Every record below should be repeated word for word, with the pictures left out.

== == ==

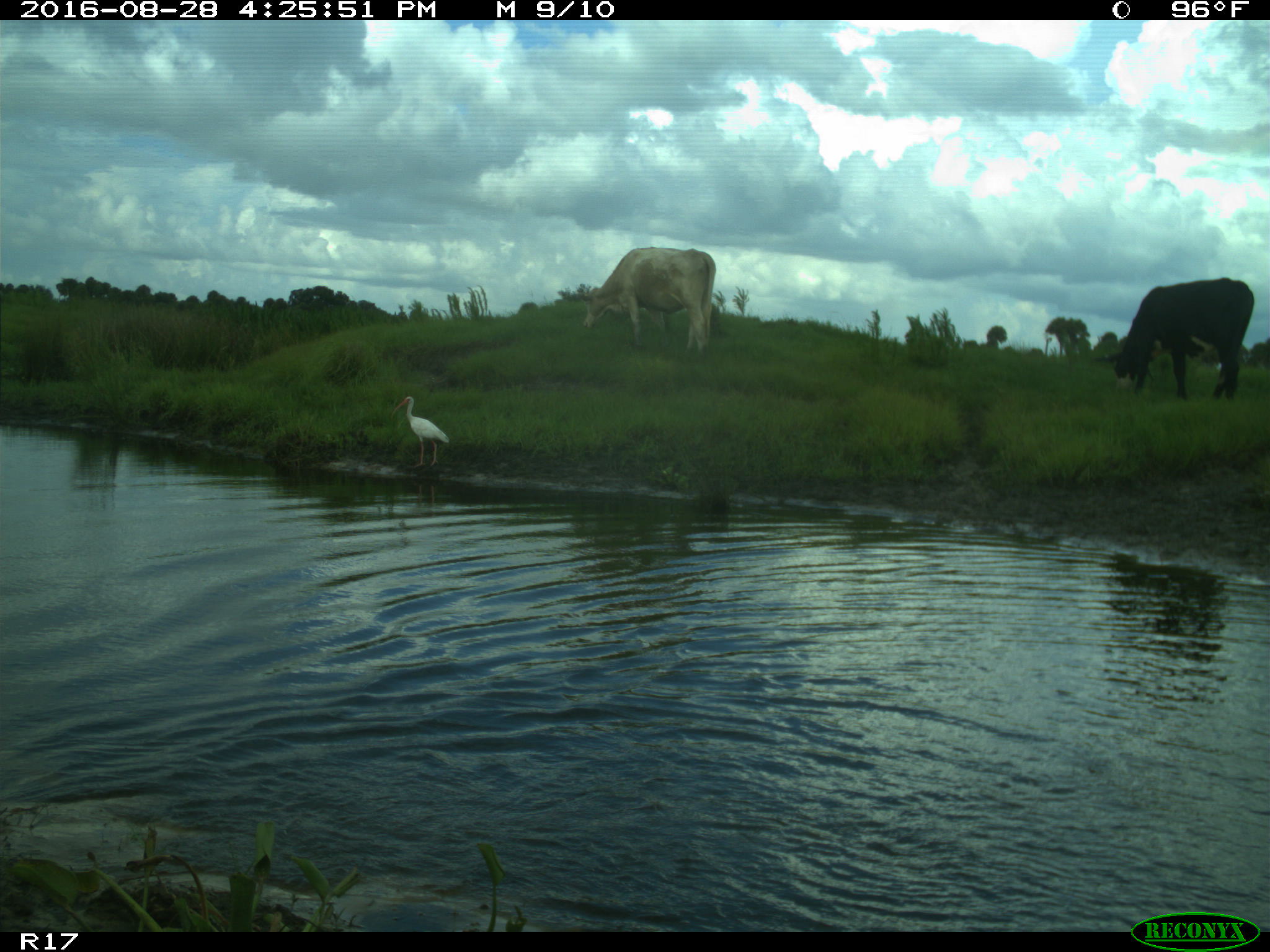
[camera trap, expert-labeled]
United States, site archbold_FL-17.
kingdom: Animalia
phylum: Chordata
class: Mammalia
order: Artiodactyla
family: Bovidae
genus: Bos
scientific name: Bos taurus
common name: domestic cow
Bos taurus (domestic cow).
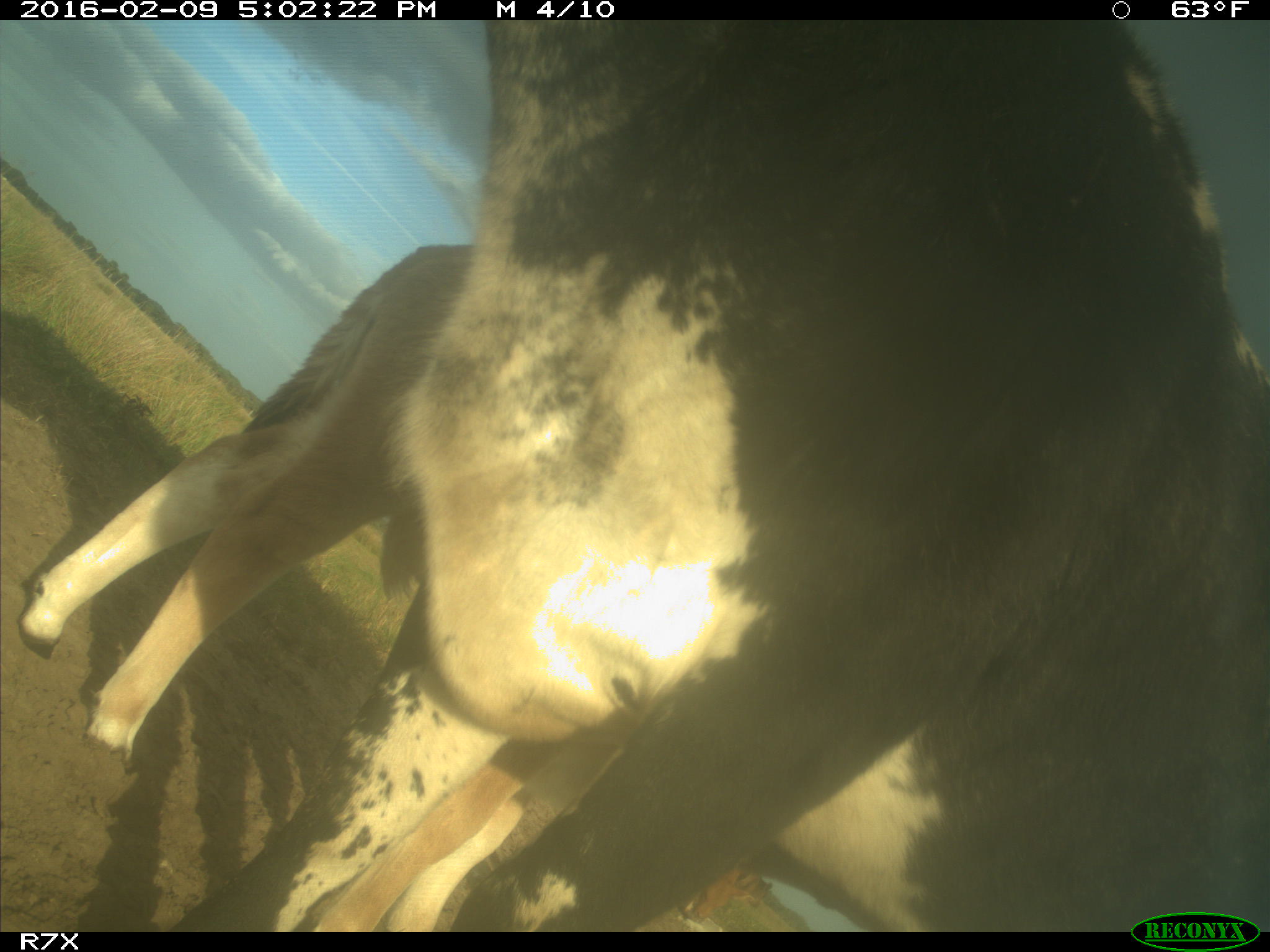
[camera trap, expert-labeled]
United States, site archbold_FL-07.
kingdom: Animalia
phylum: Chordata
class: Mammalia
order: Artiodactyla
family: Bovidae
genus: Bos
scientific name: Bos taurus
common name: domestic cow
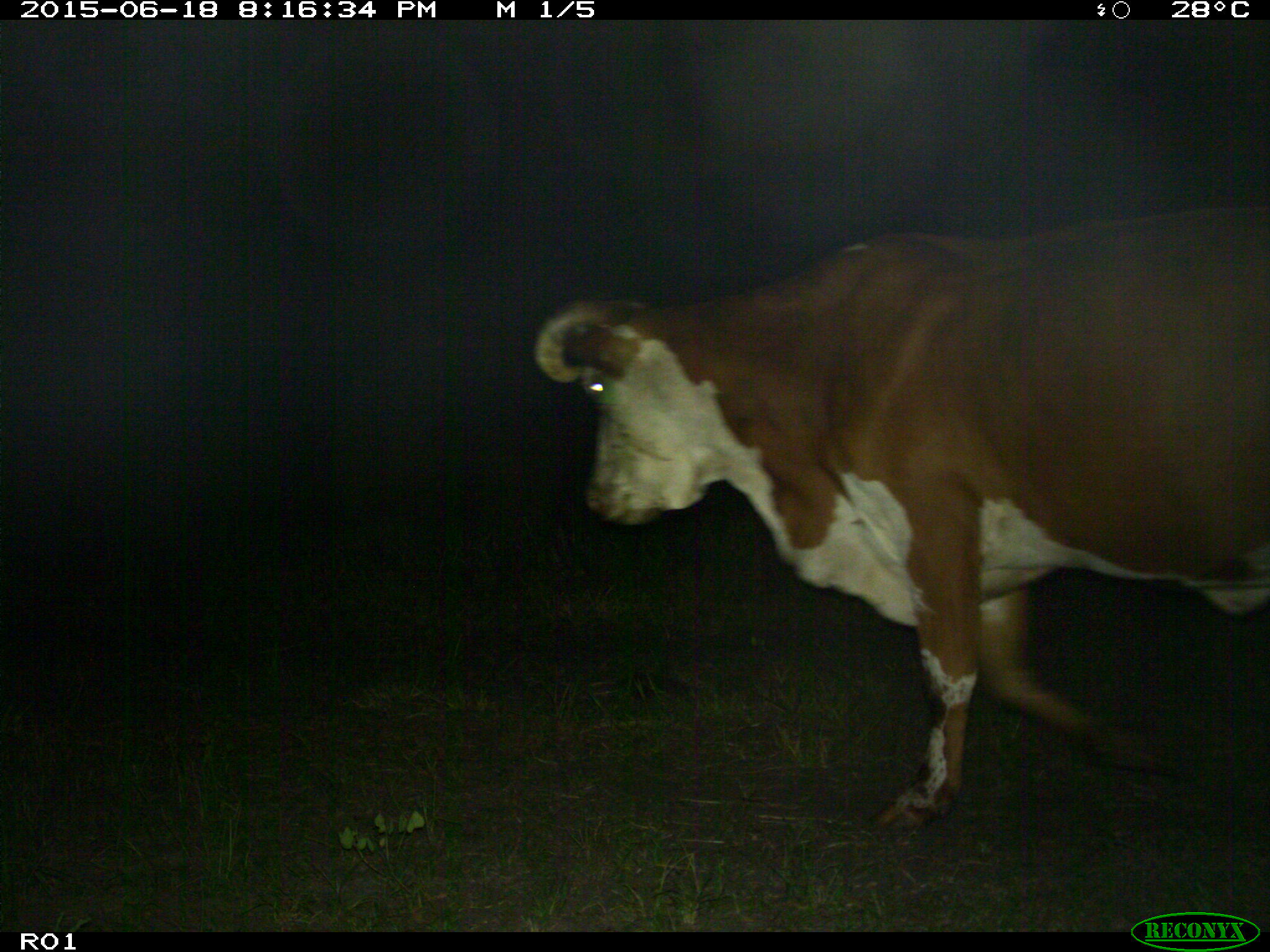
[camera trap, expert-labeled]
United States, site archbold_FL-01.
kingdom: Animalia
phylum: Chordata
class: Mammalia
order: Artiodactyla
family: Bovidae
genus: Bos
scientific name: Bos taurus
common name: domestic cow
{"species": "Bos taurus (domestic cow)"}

== == ==

:: RESPONSE TO THE EXERCISE ::
[camera trap, expert-labeled]
United States, site archbold_FL-17.
kingdom: Animalia
phylum: Chordata
class: Mammalia
order: Artiodactyla
family: Bovidae
genus: Bos
scientific name: Bos taurus
common name: domestic cow
Bos taurus (domestic cow).
[camera trap, expert-labeled]
United States, site archbold_FL-07.
kingdom: Animalia
phylum: Chordata
class: Mammalia
order: Artiodactyla
family: Bovidae
genus: Bos
scientific name: Bos taurus
common name: domestic cow
[camera trap, expert-labeled]
United States, site archbold_FL-01.
kingdom: Animalia
phylum: Chordata
class: Mammalia
order: Artiodactyla
family: Bovidae
genus: Bos
scientific name: Bos taurus
common name: domestic cow
{"species": "Bos taurus (domestic cow)"}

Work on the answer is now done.